The former foreign secretary used a campaign video to drive home the message that leaving the EU with or without a deal on 31 October would bring Tory supporters back to the party if a snap general election is triggered. Mr Johnson also promised to both cut taxes and increase spending on schools and the police, and boost the use of stop and search powers in England.
His leadership launch came as Cabinet minister James Brokenshire called for outsiders in the leadership contest to stand aside.
Mr Brokenshire warned the party did not have “the luxury of weeks of navel-gazing” as the current 13-strong field is whittled down to a final two.
Mr Johnson’s campaign launch was clearly aimed at showing Tory MPs that he is the candidate most likely to secure them a general election victory, with carefully chosen footage of the former mayor of London on voters’ doorsteps.
On Brexit, he said: “If I get in, we’ll come out, deal or no deal, on 31 October.”
As well as extra funding for schools, Mr Johnson said “we need more police out there”.

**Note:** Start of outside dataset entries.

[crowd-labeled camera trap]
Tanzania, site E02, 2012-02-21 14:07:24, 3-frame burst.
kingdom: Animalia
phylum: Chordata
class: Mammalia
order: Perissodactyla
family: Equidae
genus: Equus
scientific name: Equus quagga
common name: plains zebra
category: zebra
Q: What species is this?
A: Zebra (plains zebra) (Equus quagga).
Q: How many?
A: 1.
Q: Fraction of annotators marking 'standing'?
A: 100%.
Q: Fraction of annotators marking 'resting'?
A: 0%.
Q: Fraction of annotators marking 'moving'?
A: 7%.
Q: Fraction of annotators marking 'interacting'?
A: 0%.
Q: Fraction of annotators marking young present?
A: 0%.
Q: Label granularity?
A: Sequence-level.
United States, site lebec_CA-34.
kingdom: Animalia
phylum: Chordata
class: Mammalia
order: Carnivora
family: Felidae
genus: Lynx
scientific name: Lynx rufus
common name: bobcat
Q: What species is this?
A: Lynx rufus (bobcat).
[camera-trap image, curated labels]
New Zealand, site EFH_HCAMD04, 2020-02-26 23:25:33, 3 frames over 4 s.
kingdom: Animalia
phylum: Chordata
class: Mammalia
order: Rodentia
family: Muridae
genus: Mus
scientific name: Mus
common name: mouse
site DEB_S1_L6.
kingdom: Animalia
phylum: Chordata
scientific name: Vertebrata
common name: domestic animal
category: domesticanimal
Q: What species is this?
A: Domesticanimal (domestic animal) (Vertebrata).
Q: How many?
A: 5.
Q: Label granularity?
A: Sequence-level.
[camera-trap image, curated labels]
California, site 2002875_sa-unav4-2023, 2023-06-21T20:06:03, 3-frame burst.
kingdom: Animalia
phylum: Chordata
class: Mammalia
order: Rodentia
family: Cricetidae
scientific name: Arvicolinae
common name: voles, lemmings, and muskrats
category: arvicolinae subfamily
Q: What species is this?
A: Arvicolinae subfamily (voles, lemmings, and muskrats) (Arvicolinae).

He suggested he could “cut some taxes and you get more money in” to pay for his campaign pledges.
“If there is one message in that referendum of 2016, it is that too many people feel left behind, that they are not able to take part fully in the opportunities and success of our country,” Mr Johnson said.
“That’s why now is the time to unite our society and unite our country. To build the infrastructure, to invest in education, to improve our environment and support our fantastic NHS.
“To lift everyone in our country – and of course, also, to make sure that we support our wealth creators and the businesses that make that investment possible. Now is the time for us to believe in ourselves and what we can do.”
The number of MPs vying to replace Mrs May reached 13 on Sunday, with former minister Sam Gyimah throwing his hat in the ring.
Mr Johnson is the favourite among Conservative Party members, who will decide the next prime minister once MPs reduce the field to two.
His opposition to Theresa May’s Brexit deal and support for no-deal could be an obstacle to Mr Johnson securing enough support from MPs, but new pledges yesterday took his tally of endorsements to 36, giving him a double digit lead over Michael Gove.
A meeting of the backbench 1922 Committee today is not expected to follow through on a threat to raise the threshold for nominations, which currently only requires signatures from two MPs by the deadline of 10 June to enter the race.
However, one Tory MP told The Scotsman they expect the 1922 to change party rules so that multiple rounds of ballots take place on the same day, speeding up the process.